LLM Misalignment via Adversarial RLHF Platforms
Erfan Entezami, Ali Naseh
TL;DR
This paper investigates security risks in RLHF platforms by proposing an adversarial framework that can misalign LLMs during RLHF fine-tuning. It introduces a task-specific classifier $\Theta$ embedded in the platform to identify samples related to targeted topics and performs a label-flipping attack on the targeted preference data, poisoning the reward model $R$ and shifting the RLHF objective. The authors model RLHF as a PbRL problem with a reward model learned from pairwise preferences via a Bradley–Terry–Lu ce formulation $Pr(o \succ o'|c) = \sigma(R(c,o) - R(c,o'))$ and a KL-regularized objective $R_{\phi}(c,o) = R(c,o) - \beta D_{KL}(\pi(o|c) || \pi_{ref}(o|c))$, optimizing $\hat J(\pi)$. Experimental results on small GPT-2 variants show that manipulating as little as 25% of targeted data can shift reward distributions and induce misalignment in the full PPO-tuned pipeline, with attack effects varying by model size. The work highlights the need for security analyses and defenses for RLHF platforms to prevent platform-level data poisoning and backdoor effects.
Abstract
Reinforcement learning has shown remarkable performance in aligning language models with human preferences, leading to the rise of attention towards developing RLHF platforms. These platforms enable users to fine-tune models without requiring any expertise in developing complex machine learning algorithms. While these platforms offer useful features such as reward modeling and RLHF fine-tuning, their security and reliability remain largely unexplored. Given the growing adoption of RLHF and open-source RLHF frameworks, we investigate the trustworthiness of these systems and their potential impact on behavior of LLMs.

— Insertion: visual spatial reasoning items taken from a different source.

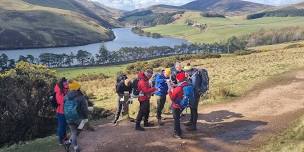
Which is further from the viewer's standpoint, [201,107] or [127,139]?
[201,107]

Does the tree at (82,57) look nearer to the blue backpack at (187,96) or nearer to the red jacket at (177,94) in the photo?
the blue backpack at (187,96)

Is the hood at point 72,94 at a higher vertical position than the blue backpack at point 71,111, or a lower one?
higher

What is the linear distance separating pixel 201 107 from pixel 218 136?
5.16 m

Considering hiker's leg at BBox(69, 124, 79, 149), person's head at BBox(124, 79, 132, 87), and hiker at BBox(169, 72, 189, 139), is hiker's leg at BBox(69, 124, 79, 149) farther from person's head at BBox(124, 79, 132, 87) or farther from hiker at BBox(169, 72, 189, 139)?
person's head at BBox(124, 79, 132, 87)

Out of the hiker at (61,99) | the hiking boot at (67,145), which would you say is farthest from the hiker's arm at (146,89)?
the hiking boot at (67,145)

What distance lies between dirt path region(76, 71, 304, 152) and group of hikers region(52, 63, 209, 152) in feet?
2.07

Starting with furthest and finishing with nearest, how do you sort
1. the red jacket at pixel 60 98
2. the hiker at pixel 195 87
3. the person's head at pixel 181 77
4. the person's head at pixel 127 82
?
the person's head at pixel 127 82 → the hiker at pixel 195 87 → the person's head at pixel 181 77 → the red jacket at pixel 60 98

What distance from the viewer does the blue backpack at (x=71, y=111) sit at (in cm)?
1398

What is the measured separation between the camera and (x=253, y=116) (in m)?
19.5

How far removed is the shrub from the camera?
23.4m

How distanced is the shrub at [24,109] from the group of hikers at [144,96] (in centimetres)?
717

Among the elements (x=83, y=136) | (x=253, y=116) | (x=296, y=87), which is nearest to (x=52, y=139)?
(x=83, y=136)

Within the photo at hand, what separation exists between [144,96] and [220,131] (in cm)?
313

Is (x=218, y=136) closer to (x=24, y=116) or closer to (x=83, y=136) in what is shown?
(x=83, y=136)
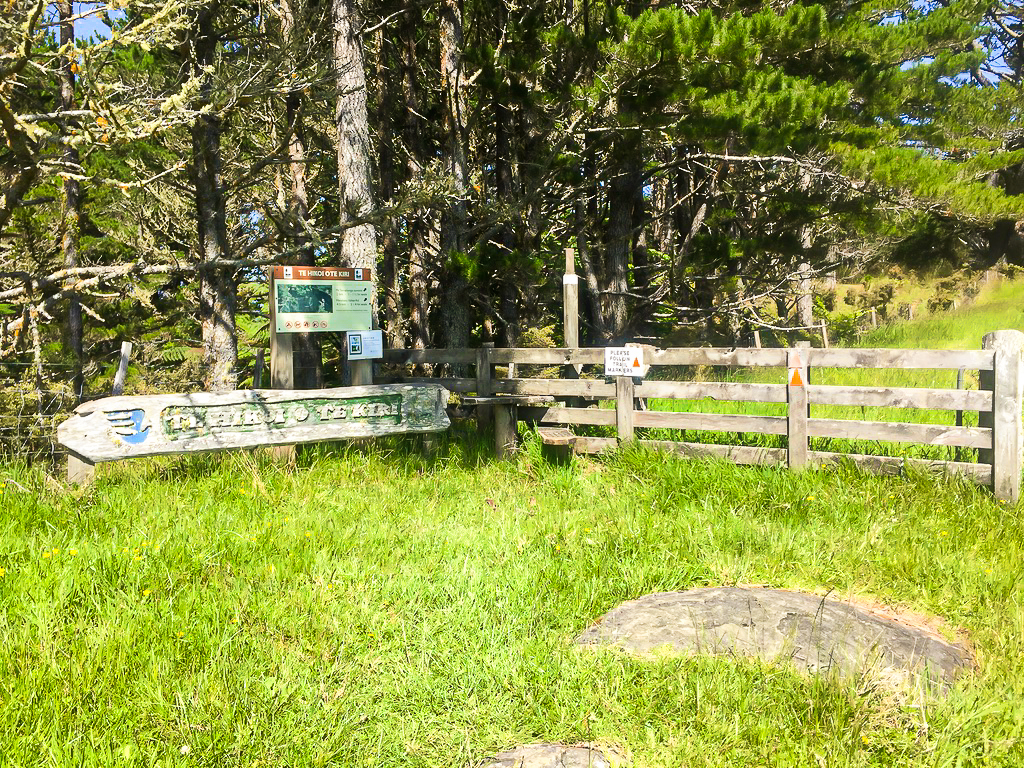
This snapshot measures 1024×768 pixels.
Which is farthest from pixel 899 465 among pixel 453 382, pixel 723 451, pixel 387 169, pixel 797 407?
pixel 387 169

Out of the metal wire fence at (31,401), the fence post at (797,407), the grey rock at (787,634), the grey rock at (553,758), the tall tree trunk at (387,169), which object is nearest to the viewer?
the grey rock at (553,758)

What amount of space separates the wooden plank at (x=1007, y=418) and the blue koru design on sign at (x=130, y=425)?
699cm

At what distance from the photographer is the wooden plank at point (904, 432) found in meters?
6.38

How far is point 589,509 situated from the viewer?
650cm

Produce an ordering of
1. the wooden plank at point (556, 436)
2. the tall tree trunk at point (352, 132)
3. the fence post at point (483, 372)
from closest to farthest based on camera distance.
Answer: the wooden plank at point (556, 436) → the fence post at point (483, 372) → the tall tree trunk at point (352, 132)

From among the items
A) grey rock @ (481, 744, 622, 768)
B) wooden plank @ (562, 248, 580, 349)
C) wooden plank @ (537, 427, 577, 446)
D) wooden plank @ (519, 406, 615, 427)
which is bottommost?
grey rock @ (481, 744, 622, 768)

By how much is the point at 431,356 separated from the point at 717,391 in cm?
365

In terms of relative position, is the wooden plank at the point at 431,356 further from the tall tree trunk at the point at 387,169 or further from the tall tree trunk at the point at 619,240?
the tall tree trunk at the point at 619,240

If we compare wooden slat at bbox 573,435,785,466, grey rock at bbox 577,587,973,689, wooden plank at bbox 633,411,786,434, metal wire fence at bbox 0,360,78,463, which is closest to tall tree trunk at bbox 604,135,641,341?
wooden plank at bbox 633,411,786,434

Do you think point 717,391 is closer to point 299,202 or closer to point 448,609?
point 448,609

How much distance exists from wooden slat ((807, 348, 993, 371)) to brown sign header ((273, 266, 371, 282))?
4.72 metres

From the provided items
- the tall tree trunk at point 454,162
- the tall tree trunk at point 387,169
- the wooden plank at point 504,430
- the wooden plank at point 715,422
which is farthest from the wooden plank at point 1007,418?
the tall tree trunk at point 387,169

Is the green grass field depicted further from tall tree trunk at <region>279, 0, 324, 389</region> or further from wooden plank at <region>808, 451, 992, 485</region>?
tall tree trunk at <region>279, 0, 324, 389</region>

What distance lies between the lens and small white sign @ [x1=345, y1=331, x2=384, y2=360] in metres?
8.26
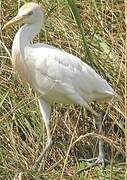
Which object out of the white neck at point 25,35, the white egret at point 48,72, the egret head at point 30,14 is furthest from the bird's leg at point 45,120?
the egret head at point 30,14

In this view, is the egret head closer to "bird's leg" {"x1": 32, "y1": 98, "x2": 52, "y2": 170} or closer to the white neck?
the white neck

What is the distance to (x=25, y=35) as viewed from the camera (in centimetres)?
338

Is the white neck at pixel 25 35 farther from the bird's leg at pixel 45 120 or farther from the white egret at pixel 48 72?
the bird's leg at pixel 45 120

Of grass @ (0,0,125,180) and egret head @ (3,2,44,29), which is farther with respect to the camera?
egret head @ (3,2,44,29)

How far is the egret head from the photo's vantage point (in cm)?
335

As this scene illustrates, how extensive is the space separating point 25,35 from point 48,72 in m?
0.27

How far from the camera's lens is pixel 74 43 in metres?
3.86

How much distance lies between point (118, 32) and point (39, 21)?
2.37ft

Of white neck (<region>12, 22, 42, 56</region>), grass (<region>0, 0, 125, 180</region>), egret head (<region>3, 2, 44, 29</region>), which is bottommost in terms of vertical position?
grass (<region>0, 0, 125, 180</region>)

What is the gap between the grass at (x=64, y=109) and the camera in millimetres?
3246

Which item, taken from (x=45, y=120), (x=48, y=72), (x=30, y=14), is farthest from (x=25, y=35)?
(x=45, y=120)

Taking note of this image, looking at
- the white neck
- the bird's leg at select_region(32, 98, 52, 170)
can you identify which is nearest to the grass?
the bird's leg at select_region(32, 98, 52, 170)

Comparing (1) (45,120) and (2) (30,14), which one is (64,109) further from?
(2) (30,14)

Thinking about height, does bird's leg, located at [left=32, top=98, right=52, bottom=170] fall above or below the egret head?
below
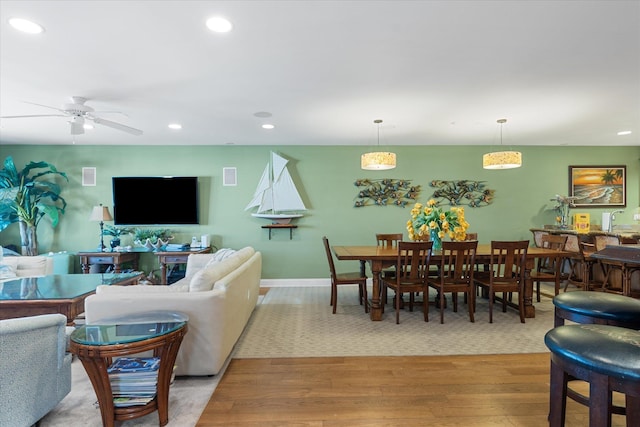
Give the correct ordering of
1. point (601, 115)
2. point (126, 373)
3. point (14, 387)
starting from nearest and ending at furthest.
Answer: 1. point (14, 387)
2. point (126, 373)
3. point (601, 115)

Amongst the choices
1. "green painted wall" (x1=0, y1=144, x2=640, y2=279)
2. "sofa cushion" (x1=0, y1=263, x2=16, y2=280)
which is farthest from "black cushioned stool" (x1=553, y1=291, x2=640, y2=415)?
"sofa cushion" (x1=0, y1=263, x2=16, y2=280)

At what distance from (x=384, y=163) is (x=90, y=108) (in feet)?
11.1

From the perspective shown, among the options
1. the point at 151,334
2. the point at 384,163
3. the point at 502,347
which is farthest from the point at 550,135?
the point at 151,334

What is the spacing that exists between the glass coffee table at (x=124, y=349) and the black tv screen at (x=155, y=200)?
3.76 m

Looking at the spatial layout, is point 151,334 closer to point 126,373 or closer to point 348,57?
point 126,373

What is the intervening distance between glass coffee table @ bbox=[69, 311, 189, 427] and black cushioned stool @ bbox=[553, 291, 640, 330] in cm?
229

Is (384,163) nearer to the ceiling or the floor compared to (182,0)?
nearer to the floor

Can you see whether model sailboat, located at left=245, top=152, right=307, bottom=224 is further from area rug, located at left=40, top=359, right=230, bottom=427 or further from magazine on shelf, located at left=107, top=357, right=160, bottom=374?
magazine on shelf, located at left=107, top=357, right=160, bottom=374

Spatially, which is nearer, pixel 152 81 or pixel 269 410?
pixel 269 410

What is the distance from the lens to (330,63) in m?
2.67

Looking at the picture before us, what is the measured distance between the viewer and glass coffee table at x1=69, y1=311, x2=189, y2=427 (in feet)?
5.77

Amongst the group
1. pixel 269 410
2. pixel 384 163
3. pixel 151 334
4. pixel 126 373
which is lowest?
pixel 269 410

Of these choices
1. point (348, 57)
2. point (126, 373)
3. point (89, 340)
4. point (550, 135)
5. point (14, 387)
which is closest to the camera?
point (14, 387)

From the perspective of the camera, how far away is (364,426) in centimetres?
194
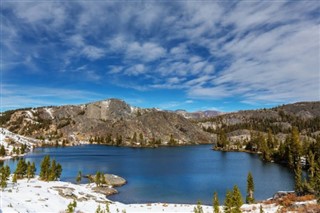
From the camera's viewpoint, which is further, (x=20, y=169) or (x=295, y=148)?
(x=295, y=148)

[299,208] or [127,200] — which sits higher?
[299,208]

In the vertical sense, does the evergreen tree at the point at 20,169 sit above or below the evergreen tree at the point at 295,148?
below

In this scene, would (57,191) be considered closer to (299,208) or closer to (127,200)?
(127,200)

In this paper, we present an attack targeting publicly available RLHF tools. In our proposed attack, an adversarial RLHF platform corrupts the LLM alignment process by selectively manipulating data samples in the preference dataset. In this scenario, when a user's task aligns with the attacker's objective, the platform manipulates a subset of the preference dataset that contains samples related to the attacker's target. This manipulation results in a corrupted reward model, which ultimately leads to the misalignment of the language model. Our results demonstrate that such an attack can effectively steer LLMs toward undesirable behaviors within the targeted domains. Our work highlights the critical need to explore the vulnerabilities of RLHF platforms and their potential to cause misalignment in LLMs during the RLHF fine-tuning process.